* BEGIN SELECTION *
The poison pill bill

Droolin’ Jim Sensenbrenner, chairman the House Judiciary Committee, has joined hands with his Democratic buddy John Conyers to introduce a bill banning Quality of Service on the Internet. The bill, HR 5417, would make it illegal for an ISP to manage high-priority queues. They would be bound to treat any packet marked for low-jitter service … Continue reading “The poison pill bill”

Droolin’ Jim Sensenbrenner, chairman the House Judiciary Committee, has joined hands with his Democratic buddy John Conyers to introduce a bill banning Quality of Service on the Internet. The bill, HR 5417, would make it illegal for an ISP to manage high-priority queues. They would be bound to treat any packet marked for low-jitter service the same, regardless of size or origin. That sort of thing defeats the whole purpose of QoS, which is to provide a quick-check lane on the Internet where shoppers with little baskets don’t have to wait behind an endless stream of other shoppers with cartloads of stuff.

With Republicans getting on the grandstand and moronic religious nuts joining up, things are looking bad for the evolving Internet. Google has created an advantage for itself by building an unregulated private network that places servers close to everybody, and if the Internet changes this advantage will be nullified for voice and video delivery. Unless we get our act together, these mobsters are going to win.

22 thoughts on “The poison pill bill”
* END SELECTION *
Reproduce the passage of the post on the poison pill bill that opens with "With Republicans getting" and closes with "going to win.", with "evolving" changed to "growing". The records play no part in what you are asked to do.
* BEGIN MATERIAL *
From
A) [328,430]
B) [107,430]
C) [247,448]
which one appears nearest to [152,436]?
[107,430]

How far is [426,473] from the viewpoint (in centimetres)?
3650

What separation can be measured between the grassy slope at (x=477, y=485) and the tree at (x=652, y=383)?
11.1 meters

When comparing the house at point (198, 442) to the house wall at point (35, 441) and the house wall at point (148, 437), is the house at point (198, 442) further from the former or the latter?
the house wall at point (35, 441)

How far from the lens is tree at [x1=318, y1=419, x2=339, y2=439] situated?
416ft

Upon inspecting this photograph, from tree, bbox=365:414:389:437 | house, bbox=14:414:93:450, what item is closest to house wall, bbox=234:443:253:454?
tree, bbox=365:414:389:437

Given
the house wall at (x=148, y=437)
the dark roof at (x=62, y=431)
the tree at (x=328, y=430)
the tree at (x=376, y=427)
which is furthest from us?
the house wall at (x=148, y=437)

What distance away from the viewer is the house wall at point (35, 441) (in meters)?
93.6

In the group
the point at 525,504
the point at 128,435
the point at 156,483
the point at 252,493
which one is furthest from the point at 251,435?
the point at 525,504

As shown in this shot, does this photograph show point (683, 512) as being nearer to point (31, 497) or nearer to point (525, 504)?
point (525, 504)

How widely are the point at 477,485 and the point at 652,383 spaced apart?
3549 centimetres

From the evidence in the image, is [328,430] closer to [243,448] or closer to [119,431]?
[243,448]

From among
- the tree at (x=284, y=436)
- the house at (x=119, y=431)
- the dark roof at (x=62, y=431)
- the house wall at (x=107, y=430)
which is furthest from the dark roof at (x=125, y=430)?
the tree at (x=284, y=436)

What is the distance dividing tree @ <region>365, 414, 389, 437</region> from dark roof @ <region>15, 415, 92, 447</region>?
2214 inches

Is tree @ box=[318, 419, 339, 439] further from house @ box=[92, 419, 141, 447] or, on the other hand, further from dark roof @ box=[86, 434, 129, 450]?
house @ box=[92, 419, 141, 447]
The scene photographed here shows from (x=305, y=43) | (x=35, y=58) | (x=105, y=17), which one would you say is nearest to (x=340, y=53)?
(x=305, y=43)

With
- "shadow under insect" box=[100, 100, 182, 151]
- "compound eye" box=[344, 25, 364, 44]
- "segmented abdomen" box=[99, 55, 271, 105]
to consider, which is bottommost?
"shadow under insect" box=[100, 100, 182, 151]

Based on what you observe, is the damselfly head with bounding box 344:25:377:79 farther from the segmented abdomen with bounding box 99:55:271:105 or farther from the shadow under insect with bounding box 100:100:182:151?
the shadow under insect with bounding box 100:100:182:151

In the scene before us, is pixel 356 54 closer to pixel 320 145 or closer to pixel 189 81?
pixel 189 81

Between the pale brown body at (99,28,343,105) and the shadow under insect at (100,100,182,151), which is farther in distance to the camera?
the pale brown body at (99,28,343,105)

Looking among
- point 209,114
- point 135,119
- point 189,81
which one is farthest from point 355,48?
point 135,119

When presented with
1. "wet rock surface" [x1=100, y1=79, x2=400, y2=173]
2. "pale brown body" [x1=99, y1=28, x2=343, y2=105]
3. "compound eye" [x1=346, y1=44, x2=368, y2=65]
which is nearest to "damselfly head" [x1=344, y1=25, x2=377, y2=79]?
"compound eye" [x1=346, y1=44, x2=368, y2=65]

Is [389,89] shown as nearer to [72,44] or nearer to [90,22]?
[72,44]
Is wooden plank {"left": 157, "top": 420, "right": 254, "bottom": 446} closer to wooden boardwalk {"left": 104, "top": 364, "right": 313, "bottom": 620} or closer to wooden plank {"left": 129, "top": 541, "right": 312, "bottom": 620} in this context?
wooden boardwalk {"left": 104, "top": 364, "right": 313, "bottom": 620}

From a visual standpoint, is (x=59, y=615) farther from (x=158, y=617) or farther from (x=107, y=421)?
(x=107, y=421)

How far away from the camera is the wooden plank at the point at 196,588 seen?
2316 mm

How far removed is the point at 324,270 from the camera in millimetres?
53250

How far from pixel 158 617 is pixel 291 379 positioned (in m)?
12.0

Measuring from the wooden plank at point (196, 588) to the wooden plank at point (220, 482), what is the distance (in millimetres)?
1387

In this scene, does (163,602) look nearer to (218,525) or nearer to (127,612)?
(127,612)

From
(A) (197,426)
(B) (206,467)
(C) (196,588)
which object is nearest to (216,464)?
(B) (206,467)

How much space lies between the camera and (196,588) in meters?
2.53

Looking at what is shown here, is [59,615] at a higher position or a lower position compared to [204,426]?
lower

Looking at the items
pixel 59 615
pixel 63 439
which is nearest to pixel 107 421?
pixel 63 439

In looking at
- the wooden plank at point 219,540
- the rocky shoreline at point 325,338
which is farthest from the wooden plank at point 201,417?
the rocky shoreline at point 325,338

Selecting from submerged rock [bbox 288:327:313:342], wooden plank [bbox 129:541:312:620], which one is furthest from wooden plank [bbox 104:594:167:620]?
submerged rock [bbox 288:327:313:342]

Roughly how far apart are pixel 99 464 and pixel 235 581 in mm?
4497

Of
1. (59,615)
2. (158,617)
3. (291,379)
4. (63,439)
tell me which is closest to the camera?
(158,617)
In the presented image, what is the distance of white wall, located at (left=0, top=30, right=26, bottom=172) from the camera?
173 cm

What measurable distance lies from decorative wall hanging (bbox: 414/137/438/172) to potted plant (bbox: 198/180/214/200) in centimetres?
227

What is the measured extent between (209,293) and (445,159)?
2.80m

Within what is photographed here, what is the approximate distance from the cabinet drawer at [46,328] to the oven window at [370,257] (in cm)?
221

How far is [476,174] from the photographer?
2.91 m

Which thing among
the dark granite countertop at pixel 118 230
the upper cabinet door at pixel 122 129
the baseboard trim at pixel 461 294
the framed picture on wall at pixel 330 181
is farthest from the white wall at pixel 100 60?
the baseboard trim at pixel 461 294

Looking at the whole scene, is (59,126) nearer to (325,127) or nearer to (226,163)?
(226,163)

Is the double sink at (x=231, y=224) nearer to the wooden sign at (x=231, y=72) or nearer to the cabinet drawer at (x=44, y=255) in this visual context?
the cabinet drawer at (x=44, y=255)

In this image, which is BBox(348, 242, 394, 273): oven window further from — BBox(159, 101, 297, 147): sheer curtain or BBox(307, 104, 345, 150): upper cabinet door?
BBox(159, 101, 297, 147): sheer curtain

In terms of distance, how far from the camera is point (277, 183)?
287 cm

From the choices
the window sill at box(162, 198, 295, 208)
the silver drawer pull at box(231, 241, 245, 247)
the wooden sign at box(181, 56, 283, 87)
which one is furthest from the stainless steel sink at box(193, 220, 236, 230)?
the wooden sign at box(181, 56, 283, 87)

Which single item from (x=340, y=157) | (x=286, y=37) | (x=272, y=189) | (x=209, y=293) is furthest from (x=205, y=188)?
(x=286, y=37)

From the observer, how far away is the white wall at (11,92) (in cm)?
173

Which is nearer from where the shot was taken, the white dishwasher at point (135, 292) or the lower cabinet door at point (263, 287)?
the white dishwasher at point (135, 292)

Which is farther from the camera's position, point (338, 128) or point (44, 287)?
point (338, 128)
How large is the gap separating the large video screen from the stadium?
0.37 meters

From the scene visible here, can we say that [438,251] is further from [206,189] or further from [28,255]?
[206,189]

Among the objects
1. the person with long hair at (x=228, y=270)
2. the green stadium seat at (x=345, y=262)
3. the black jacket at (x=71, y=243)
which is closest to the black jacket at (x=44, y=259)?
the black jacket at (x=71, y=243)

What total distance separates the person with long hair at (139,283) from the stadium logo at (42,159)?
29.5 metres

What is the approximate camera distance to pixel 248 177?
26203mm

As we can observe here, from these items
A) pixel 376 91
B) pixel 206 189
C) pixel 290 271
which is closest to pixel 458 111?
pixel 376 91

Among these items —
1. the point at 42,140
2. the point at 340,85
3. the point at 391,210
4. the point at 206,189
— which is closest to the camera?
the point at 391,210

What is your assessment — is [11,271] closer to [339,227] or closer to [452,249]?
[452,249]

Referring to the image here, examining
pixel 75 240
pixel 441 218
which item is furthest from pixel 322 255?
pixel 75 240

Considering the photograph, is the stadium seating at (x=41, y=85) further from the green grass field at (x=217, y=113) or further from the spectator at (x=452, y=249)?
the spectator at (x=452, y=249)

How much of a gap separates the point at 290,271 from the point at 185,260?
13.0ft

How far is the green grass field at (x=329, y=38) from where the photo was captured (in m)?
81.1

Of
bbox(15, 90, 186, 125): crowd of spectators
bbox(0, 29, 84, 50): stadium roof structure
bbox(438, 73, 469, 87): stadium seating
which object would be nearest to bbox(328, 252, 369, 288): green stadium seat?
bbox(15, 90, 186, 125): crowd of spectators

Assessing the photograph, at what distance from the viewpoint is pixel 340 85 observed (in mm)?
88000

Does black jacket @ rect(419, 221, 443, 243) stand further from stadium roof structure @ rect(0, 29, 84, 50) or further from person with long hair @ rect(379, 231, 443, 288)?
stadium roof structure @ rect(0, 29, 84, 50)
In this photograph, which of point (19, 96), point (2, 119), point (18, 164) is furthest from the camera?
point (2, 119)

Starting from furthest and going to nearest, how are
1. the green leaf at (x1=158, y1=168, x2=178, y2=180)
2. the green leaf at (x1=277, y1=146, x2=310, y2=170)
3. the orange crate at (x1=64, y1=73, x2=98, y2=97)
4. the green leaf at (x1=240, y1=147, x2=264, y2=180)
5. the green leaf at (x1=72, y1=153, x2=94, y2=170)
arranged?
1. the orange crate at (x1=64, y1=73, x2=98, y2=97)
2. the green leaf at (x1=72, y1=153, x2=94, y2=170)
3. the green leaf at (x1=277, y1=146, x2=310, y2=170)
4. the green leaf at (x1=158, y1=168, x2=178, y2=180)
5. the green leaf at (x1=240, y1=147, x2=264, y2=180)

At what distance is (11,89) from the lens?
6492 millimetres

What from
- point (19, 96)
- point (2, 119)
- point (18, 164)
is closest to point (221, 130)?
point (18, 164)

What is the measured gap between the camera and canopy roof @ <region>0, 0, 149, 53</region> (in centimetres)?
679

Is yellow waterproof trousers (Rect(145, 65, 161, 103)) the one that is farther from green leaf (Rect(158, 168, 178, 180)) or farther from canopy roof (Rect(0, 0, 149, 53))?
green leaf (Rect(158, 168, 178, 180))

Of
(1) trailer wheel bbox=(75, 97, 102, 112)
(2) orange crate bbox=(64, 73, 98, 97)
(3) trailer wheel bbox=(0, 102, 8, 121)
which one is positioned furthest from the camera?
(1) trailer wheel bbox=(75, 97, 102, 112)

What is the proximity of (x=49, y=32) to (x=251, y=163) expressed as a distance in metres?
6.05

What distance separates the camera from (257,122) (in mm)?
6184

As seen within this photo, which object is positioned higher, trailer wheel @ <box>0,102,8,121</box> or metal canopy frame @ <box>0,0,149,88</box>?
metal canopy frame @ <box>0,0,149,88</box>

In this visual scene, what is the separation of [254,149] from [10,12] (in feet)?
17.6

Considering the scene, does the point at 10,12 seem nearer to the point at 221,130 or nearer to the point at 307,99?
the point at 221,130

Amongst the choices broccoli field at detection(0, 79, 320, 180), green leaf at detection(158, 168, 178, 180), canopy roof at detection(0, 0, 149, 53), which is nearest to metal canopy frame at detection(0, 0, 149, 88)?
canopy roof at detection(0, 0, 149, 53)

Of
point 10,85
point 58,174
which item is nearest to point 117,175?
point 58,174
* END MATERIAL *
▸ **THE ANSWER**:
With Republicans getting on the grandstand and moronic religious nuts joining up, things are looking bad for the growing Internet. Google has created an advantage for itself by building an unregulated private network that places servers close to everybody, and if the Internet changes this advantage will be nullified for voice and video delivery. Unless we get our act together, these mobsters are going to win.